**Stated problem A**
In the article about Georgian-era theater music, where was Rogers doing research when she came across the seating chart sketch?
BEGIN Passage to read
Musicologist and Assistant Professor of Music Vanessa Rogers led off the second session of this year’s Ides of August with a discussion of her research on 18th century English theater music and orchestral seating in the theaters of Georgian era.
Rogers’ interest in the topic began while she was doing research on another topic at the Folger Shakespeare Library in Washington, DC. There she came across a well-preserved sketch of a seating chart and the orchestra pit layout for the Old Drury Theatre in London circa 1790.
“It is the only seating plan for orchestra from this era,” Rogers said, noting that Georgian era theater and playhouse music is abundant and interesting yet often ignored by scholars.
“There was so much music going on then,” Rogers said. “It astounds me that no one has looked at this before.”
All sorts of information can be deduced from the seating chart and illustrations from that period. For example, the chart shows the piano or organ positioned so that all orchestra members can see the keyboard player, who also served as director in this age before conductors took the English music stage. One can also see which instruments were featured and how many were played.
END Passage to read
**Stated problem B**
Gather every line of the records that contains the word "closer".
BEGIN Records for the task
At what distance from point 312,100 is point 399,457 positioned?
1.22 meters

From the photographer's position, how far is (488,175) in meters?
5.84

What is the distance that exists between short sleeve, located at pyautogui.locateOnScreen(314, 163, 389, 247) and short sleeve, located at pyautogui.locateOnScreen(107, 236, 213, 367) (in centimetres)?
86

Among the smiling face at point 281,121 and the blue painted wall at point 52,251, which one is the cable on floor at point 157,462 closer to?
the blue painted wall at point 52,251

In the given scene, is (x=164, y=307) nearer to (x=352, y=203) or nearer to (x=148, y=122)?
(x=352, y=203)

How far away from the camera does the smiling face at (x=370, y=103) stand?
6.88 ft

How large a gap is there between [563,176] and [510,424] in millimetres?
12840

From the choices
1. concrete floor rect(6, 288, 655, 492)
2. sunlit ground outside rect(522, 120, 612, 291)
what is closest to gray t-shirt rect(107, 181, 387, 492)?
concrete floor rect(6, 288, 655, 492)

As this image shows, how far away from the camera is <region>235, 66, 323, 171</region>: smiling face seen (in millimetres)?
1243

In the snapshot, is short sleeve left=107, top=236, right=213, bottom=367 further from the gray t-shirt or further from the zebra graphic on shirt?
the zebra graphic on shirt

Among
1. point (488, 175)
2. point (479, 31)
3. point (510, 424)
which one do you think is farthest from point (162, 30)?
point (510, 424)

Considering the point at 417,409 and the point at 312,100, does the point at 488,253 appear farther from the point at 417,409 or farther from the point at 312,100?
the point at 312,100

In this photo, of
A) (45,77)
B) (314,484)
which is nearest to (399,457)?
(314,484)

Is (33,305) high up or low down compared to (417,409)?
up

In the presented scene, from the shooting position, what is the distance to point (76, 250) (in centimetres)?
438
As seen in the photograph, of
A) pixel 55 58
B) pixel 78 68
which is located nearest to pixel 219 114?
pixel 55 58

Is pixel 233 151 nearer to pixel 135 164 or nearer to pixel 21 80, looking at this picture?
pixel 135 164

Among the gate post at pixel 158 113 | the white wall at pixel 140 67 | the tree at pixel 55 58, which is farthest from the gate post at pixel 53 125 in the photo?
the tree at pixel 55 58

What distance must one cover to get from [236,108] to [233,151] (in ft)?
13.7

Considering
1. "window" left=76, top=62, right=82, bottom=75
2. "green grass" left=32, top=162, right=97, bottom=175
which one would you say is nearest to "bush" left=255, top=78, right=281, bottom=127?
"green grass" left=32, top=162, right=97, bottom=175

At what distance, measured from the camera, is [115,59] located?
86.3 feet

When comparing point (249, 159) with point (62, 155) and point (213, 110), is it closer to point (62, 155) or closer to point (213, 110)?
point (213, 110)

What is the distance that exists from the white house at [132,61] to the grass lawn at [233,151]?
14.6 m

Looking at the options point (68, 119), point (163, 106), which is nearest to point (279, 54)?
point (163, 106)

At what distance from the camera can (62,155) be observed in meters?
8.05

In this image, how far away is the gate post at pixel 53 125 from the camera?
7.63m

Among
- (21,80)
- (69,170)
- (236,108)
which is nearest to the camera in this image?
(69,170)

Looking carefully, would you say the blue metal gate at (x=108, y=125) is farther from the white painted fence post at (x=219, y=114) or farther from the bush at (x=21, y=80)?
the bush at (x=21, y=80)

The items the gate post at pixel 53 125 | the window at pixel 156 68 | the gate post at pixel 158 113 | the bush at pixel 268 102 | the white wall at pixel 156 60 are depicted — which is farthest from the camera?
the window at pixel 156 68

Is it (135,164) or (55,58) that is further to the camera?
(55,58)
END Records for the task
**Complete output A**
At the Folger Shakespeare Library in Washington, DC.

**Complete output B**
Among the smiling face at point 281,121 and the blue painted wall at point 52,251, which one is the cable on floor at point 157,462 closer to?
When comparing point (249, 159) with point (62, 155) and point (213, 110), is it closer to point (62, 155) or closer to point (213, 110)?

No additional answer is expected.